<<<<
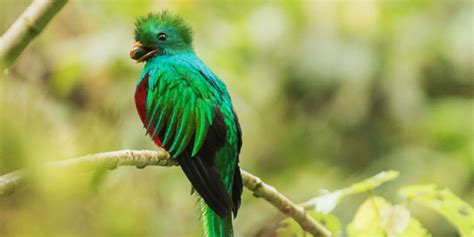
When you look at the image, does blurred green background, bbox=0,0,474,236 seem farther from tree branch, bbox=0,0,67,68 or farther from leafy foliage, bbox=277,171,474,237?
tree branch, bbox=0,0,67,68

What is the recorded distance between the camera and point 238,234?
3.23m

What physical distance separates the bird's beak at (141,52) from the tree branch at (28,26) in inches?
24.4

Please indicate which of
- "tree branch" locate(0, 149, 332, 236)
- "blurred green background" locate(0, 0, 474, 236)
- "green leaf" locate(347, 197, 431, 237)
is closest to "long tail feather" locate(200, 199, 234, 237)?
"tree branch" locate(0, 149, 332, 236)

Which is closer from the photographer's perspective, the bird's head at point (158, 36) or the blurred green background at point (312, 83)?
the bird's head at point (158, 36)

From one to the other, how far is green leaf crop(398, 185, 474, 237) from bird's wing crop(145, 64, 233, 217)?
1.18ft

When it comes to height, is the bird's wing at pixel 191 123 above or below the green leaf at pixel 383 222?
above

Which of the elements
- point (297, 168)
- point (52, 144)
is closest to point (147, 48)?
point (52, 144)

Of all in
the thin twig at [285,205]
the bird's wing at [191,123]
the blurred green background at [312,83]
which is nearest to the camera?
the bird's wing at [191,123]

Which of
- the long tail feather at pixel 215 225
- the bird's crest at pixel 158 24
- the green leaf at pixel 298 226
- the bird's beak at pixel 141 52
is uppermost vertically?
the bird's crest at pixel 158 24

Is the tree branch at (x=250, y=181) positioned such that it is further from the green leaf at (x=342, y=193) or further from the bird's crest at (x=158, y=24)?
the bird's crest at (x=158, y=24)

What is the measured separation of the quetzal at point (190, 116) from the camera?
58.8 inches

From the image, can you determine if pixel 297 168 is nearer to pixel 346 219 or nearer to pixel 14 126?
pixel 346 219

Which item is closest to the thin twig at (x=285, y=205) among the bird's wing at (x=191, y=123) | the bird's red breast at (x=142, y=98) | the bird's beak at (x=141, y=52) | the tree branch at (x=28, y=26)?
the bird's wing at (x=191, y=123)

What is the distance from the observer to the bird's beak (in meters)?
1.78
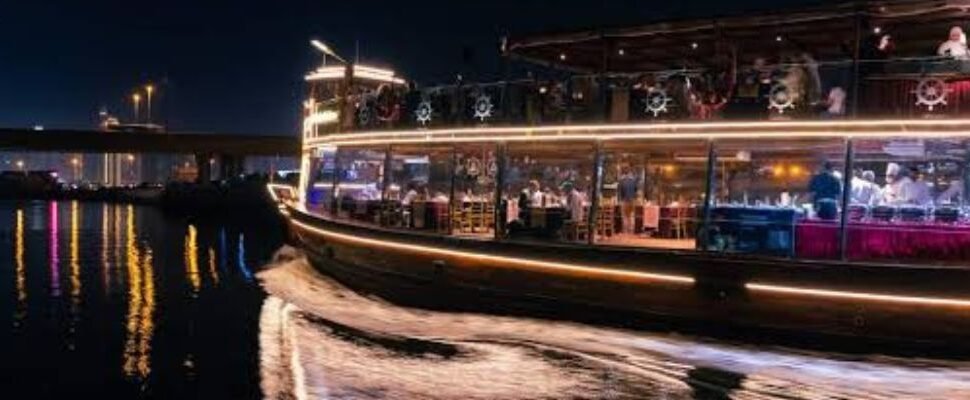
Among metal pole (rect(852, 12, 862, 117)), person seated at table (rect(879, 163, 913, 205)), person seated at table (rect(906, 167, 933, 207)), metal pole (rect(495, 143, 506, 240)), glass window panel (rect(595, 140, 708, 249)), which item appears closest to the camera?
metal pole (rect(852, 12, 862, 117))

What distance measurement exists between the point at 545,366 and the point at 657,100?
14.4 feet

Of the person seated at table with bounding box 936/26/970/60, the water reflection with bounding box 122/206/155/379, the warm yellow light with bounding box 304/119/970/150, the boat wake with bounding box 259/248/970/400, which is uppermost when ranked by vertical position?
the person seated at table with bounding box 936/26/970/60

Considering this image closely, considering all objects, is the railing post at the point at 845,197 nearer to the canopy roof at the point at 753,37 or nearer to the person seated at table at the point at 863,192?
the canopy roof at the point at 753,37

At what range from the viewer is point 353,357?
1386 centimetres

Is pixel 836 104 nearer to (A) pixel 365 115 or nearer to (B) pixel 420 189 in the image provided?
(A) pixel 365 115

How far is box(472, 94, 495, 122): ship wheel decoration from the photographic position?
1761 cm

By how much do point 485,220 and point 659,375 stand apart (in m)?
8.04

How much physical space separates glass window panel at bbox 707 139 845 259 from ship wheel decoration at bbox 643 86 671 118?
141 cm

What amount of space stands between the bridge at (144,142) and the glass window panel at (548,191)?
59160 mm

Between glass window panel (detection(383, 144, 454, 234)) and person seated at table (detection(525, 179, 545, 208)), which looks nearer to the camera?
glass window panel (detection(383, 144, 454, 234))

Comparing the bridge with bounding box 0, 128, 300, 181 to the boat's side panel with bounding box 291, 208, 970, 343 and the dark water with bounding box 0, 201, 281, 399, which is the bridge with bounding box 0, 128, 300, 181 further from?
the boat's side panel with bounding box 291, 208, 970, 343

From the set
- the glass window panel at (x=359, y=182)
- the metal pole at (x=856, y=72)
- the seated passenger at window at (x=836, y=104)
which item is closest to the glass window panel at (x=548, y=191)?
the glass window panel at (x=359, y=182)

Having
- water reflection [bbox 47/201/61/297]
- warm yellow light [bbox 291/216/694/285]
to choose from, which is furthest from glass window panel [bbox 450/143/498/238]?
water reflection [bbox 47/201/61/297]

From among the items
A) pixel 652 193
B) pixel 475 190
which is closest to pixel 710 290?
pixel 652 193
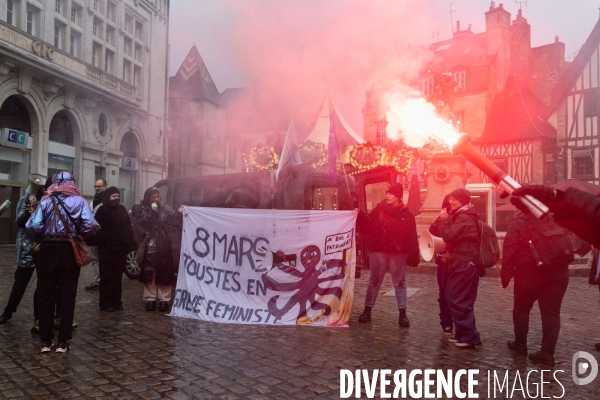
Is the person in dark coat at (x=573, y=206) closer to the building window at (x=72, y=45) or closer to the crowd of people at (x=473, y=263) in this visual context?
the crowd of people at (x=473, y=263)

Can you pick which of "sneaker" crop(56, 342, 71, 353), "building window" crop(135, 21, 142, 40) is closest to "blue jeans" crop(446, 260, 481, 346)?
"sneaker" crop(56, 342, 71, 353)

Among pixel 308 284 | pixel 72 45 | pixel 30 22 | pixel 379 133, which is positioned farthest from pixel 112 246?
pixel 379 133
>>>>
DIRECTIONS FOR THIS TASK: Drop the pictures, then write out only the lines running from the one containing "Between glass window" through the last line above, both included, exactly.

EXERCISE OUTPUT:
Between glass window panel (detection(383, 144, 454, 234)) and person seated at table (detection(525, 179, 545, 208)), which looks nearer to the camera?
glass window panel (detection(383, 144, 454, 234))

Comparing the bridge with bounding box 0, 128, 300, 181 to the boat's side panel with bounding box 291, 208, 970, 343 and the dark water with bounding box 0, 201, 281, 399, which is the bridge with bounding box 0, 128, 300, 181 further from?
the boat's side panel with bounding box 291, 208, 970, 343

From the set
- the glass window panel at (x=359, y=182)
- the metal pole at (x=856, y=72)
- the seated passenger at window at (x=836, y=104)
which item is closest to the glass window panel at (x=548, y=191)?
the glass window panel at (x=359, y=182)

Having
- water reflection [bbox 47/201/61/297]
- warm yellow light [bbox 291/216/694/285]
to choose from, which is furthest from glass window panel [bbox 450/143/498/238]?
water reflection [bbox 47/201/61/297]

From among the items
A) pixel 652 193
B) pixel 475 190
which is closest to pixel 710 290?
pixel 652 193
Is the person in dark coat at (x=573, y=206) closer to the building window at (x=72, y=45) or closer to the crowd of people at (x=473, y=263) in this visual context?
the crowd of people at (x=473, y=263)

Can you pick which of "sneaker" crop(56, 342, 71, 353), "building window" crop(135, 21, 142, 40) is closest to "blue jeans" crop(446, 260, 481, 346)?
"sneaker" crop(56, 342, 71, 353)

Among pixel 308 284 | pixel 72 45 | pixel 30 22 | pixel 379 133, which is positioned farthest from pixel 112 246?
pixel 379 133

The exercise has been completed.